Existe efectivamente más de un mecanismo, por los cuales los funcionarios puedan explicar su trabajo. Pero además hay que señalar que la SUNEDU está haciendo un trabajo bastante transparente. Basta con revisar los 55 indicadores de calidad con los que se hacen las evaluaciones, o solicitar los informes respectivos de licenciamiento donde se explica las razones de la decisión tomada por esta institución.

¿Se puede decir que hay un intento de contrarreforma, porque la nueva ley universitaria está chocando con los intereses económicos de algunos particulares, que tienen llegada a ciertas bancadas?

Yo no hablaría de contrarreforma, de lo que si hablaría es de anteponer intereses particulares, sean estos públicos o privados por sobre los intereses colectivos. Es decir, así como hay intereses económicos de particulares, también hay intereses electorales de algunos congresistas que han ofrecido crear universidades. Entonces, estamos ante una situación en la que no hay un objetivo único, pero es claro que no se está considerando la educación como un bien público.
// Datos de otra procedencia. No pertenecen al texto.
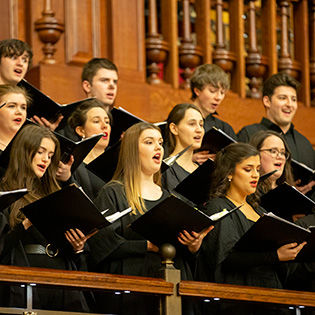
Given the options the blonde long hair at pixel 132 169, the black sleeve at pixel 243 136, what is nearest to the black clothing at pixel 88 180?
the blonde long hair at pixel 132 169

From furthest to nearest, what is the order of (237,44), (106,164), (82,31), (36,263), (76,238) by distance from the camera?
1. (237,44)
2. (82,31)
3. (106,164)
4. (36,263)
5. (76,238)

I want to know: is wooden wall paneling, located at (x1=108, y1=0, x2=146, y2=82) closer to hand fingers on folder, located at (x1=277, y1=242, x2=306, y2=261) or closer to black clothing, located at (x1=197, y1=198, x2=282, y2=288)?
black clothing, located at (x1=197, y1=198, x2=282, y2=288)

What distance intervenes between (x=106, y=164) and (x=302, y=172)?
109 cm

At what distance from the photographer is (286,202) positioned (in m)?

¿En qué medidas esta investigación que se está pretendiendo realizar a la SUNEDU, debilita o amenaza el procedo de licenciamiento de universidades y la reforma universitaria?

Yo espero que no mucho, porque aún no sabemos sobre qué van a investigar. De otro lado  espero que la SUNEDU pueda seguir funcionando en este proceso de ordenamiento de la oferta universitaria, fundamentalmente, privada y con fines de lucro, que ha crecido de una manera desordenada en los últimos 20 años. Lo importante es que  la SUNEDU siga con su cronograma para que a fin de año tengamos el total de universidades licenciadas, y no se vea afectada por el ruido político que genera esta investigación del Congreso. De otro lado, lo que ha pasado es que la ex Asamblea Nacional de Rectores, que se ha agrupado, va realizando una serie de acciones para volver a la situación anterior. Entonces, lo que se esta generando es un espacio para quienes estuvieron siempre en contra de la Reforma.

Desde su análisis ¿Es altamente probable que el pleno del Congreso apruebe la conformación de esta comisión investigadora?

Yo espero que no lo hagan, porque de verdad no tiene sentido conformar una comisión investigadora de la SUNEDU. Yo creo que el Congreso tiene una serie de problemas de imagen pública y, esta comisión va a terminar siendo un disparo a los pies. Y, será otro punto más en contra del Congreso, que más bien debería hacer todo lo posible por levantar su imagen pública.

¿Qué opina sobre la posición que ha tomado el presidente de la República con respecto a este tema?

Muy buena. Cualquier respaldo para avanzar en la reforma universitaria es un respaldo válido, De la misma manera, hay algunos congresistas que apoyan y piensan que se debe seguir fortaleciendo las instituciones como la SUNEDU para así garantizar las condiciones básicas de calidad de las instituciones universitarias. Eso no niega que se puedan hacer propuestas para mejorar la reforma y fortalecerla.

En términos generales ¿Cómo está marchando la reforma universitaria? ¿Considera que los avances son significativos?

Hay asuntos en los que todavía no se ha avanzado. Uno es la nueva ley de acreditación, donde seguimos teniendo un ruptura y fractura entre el licenciamiento que ofrece la garantía pública de tener condiciones básicas de calidad y la acreditación que lo que hace es mostrar niveles de calidad por encima de la condiciones básicas. Lo segundo que es aún más difícil,  es la creación de un Viceministerio de Educación Superior para que efectivamente se pueda seguir impulsando la reforma universitaria. Entonces hay procesos que son complementarios a la ley de reforma universitaria, como las cambios en CONCYTEC en las políticas de fomento de becas por parte del Ejecutivo. Algunos quieren que los resultados sean inmediatos, pero son más de 20 años de descuido y hay que esperar un poco más. Pero, cuanto más pronto se ataque el problema de forma integral, mejores serán los resultados que vayamos a tener.